I've been taking photos of street art when I can. I'm particularly taken by the Kufic stylings of L'Atlas; Arabic calligraphy is beautiful, and somewhat provocative in Paris. And I recently stumbled into a beautiful gallery at 23-25 rue Ramponeau in the 20th. There's an artist workspace nearby, so I imagine this was semi-authorized.
A few days ago I had about enough of French food so I went looking for something "ethnic". Paris is big and there's all kinds of food here, but Indian, Thai, Mexican, even Greek are all a bit dicey. So we ended up with Italian, at a little place near me in the Marais called L'Enoteca. I'd walked by a dozen times, always impressed by the care of the daily menus and wine choices.
Generally in Paris if you find a place where the staff cares about what they're doing, you'll eat well. As it was at L'Enoteca. My strongest memory is of the pasta with duck. Excellent fresh tagliatelle, shreds of duck nicely peppered. Simple, elegant, perfect. The Italian wine list is excellent and modestly priced to match the menus. It's clear the owner has pride, and that translates to a good experience.

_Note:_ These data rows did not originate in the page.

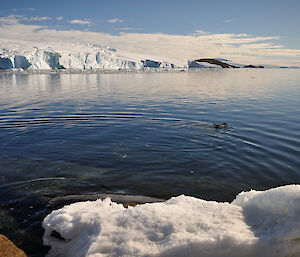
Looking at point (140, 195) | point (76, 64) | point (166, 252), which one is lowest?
point (140, 195)

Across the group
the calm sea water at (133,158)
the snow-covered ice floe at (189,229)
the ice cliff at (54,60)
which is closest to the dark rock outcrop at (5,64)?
the ice cliff at (54,60)

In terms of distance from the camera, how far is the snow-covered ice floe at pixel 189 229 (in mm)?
3518

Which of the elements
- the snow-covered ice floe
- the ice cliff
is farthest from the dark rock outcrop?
the snow-covered ice floe

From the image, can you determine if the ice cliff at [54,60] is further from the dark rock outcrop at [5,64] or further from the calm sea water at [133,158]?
the calm sea water at [133,158]

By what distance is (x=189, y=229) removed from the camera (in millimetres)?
3889

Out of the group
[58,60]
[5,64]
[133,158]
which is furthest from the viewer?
[58,60]

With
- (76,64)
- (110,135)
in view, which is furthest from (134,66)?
(110,135)

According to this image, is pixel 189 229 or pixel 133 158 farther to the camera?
pixel 133 158

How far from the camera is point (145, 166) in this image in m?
9.08

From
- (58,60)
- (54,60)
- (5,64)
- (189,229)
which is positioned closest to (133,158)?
(189,229)

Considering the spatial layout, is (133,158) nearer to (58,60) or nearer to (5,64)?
(5,64)

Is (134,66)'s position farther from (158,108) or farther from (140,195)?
(140,195)

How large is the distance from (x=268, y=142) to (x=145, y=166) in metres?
6.45

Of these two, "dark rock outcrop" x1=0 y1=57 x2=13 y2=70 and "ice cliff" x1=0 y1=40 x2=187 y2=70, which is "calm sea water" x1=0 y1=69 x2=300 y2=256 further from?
"ice cliff" x1=0 y1=40 x2=187 y2=70
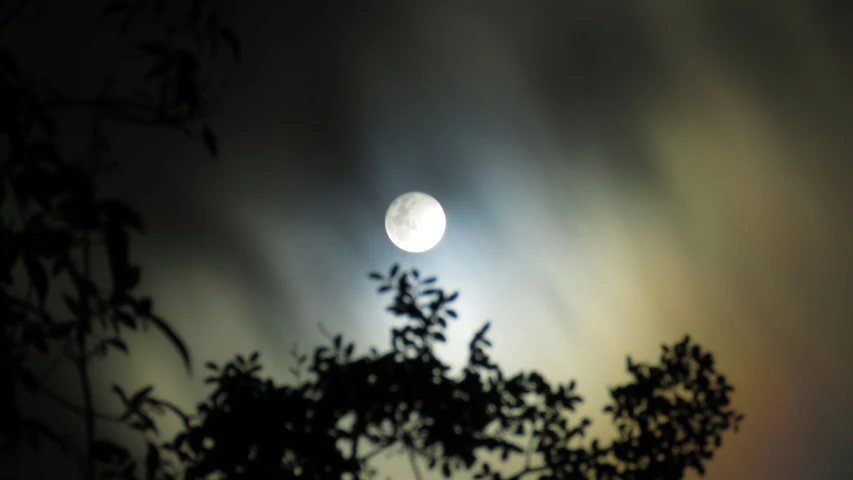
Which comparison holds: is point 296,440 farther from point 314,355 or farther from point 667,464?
point 667,464

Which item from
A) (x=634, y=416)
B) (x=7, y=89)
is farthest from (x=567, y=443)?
(x=7, y=89)

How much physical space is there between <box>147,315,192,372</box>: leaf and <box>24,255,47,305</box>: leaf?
0.34 meters

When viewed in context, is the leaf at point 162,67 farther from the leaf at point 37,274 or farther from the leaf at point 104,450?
the leaf at point 104,450

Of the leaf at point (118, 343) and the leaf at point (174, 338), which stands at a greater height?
the leaf at point (118, 343)

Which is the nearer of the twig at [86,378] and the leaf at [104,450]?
the twig at [86,378]

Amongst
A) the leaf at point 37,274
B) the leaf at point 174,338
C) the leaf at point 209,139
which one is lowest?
the leaf at point 174,338

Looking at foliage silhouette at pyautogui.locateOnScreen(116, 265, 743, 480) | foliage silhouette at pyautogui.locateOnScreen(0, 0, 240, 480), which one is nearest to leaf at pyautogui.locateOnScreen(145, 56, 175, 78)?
foliage silhouette at pyautogui.locateOnScreen(0, 0, 240, 480)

The best eating in France is in the country; in Paris what that means is finding places with regional specialities. L'Ambassade d'Auvergne is a good example, simple food from the Massif Central. But while the food is simple this place near Pompidou is elegant, good staff and nice tables.
I started with the assortment of cured pork; some ham, rillettes, blood sausage, and dry sausage. All excellent, particularly the ham. Ken was happy with his wild boar terrine but the best starter was the simple lentil salad with bits of bacon. Perfectly prepared. For a main corse we had duck breast and sausages, all served with aligot. Aligot is a riffe on mashed potatoes, mixed thoroughly with hard cheese to an elastic consistency. Hearty simple fare, very satisfiying. We'll be back.
PS: I've rolled the food posts back into my normal blog. No need for two feeds anymore.